What to produce >>
Extract each line of the data below that contains the word "jacket".

Given records >>
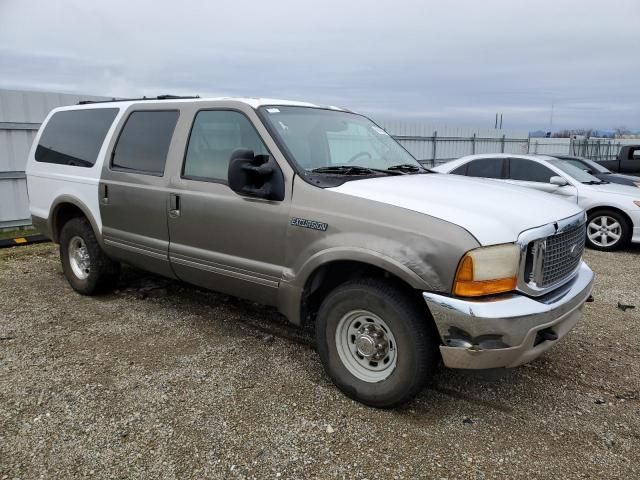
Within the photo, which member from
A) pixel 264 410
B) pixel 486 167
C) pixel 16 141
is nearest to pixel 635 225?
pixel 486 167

* * *

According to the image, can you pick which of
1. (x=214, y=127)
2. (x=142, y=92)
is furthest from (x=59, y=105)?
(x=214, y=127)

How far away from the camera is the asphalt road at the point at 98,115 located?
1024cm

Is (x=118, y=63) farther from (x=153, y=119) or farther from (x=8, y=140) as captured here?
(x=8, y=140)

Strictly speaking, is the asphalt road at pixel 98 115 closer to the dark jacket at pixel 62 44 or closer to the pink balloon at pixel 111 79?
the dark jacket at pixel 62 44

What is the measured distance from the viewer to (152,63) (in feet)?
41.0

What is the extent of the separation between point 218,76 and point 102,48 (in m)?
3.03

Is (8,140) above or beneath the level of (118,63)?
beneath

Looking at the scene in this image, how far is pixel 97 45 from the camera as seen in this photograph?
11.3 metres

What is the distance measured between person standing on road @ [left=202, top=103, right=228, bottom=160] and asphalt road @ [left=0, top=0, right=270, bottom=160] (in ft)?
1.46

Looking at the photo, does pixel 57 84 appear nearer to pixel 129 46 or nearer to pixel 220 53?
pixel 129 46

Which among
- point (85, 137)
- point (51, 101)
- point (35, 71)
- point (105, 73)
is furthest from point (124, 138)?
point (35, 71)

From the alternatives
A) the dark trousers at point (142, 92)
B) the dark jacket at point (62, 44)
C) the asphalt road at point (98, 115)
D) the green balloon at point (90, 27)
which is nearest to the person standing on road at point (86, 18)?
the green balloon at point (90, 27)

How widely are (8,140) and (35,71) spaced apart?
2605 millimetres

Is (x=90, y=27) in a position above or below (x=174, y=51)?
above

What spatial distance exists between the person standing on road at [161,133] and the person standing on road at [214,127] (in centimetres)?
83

...

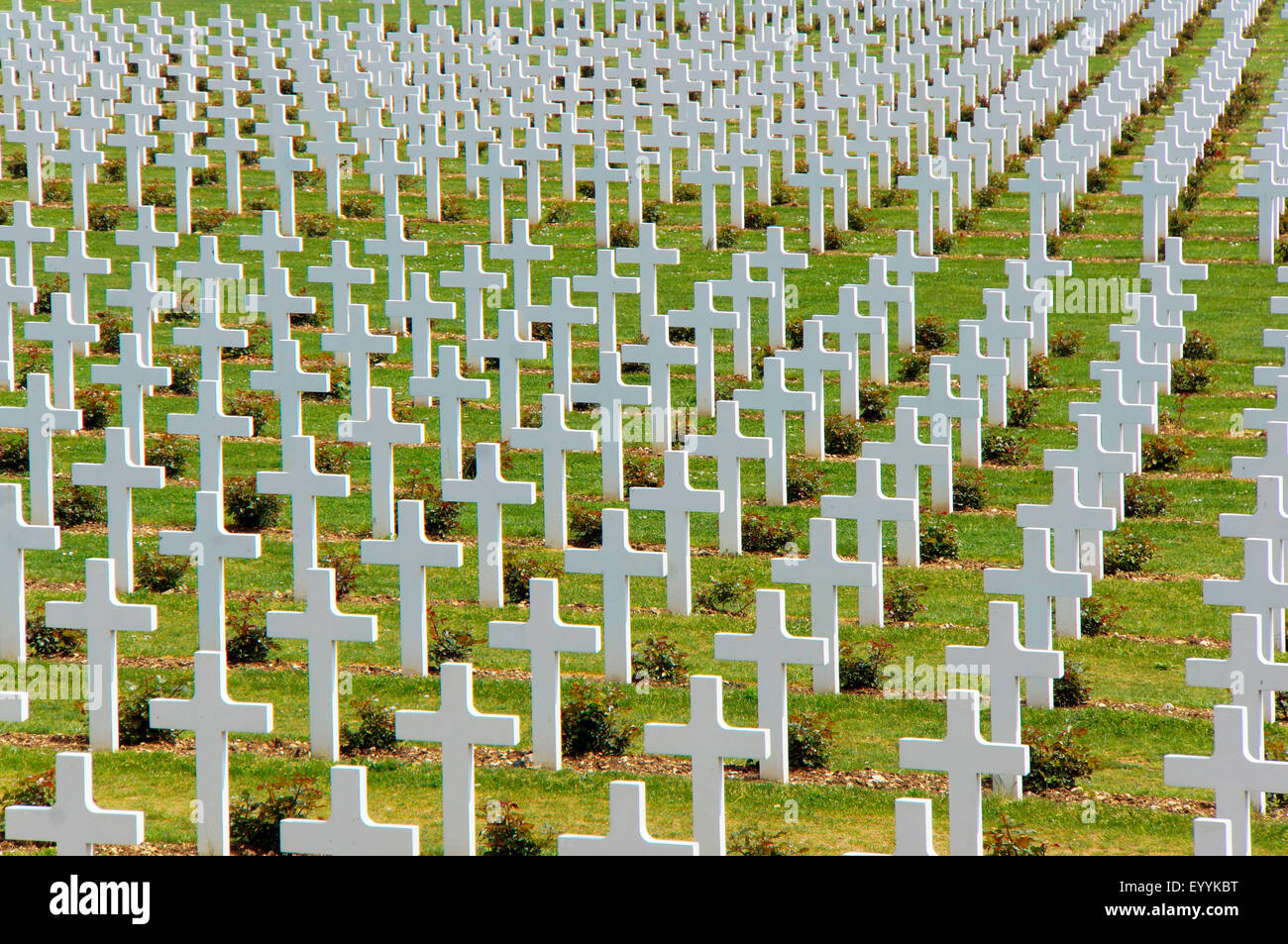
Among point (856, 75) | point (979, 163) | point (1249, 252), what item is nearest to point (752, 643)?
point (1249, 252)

Exercise result >>
Strictly speaking, is the asphalt road at pixel 98 115 closer to the dark jacket at pixel 62 44 or closer to the pink balloon at pixel 111 79?
the dark jacket at pixel 62 44
B) the dark jacket at point (62, 44)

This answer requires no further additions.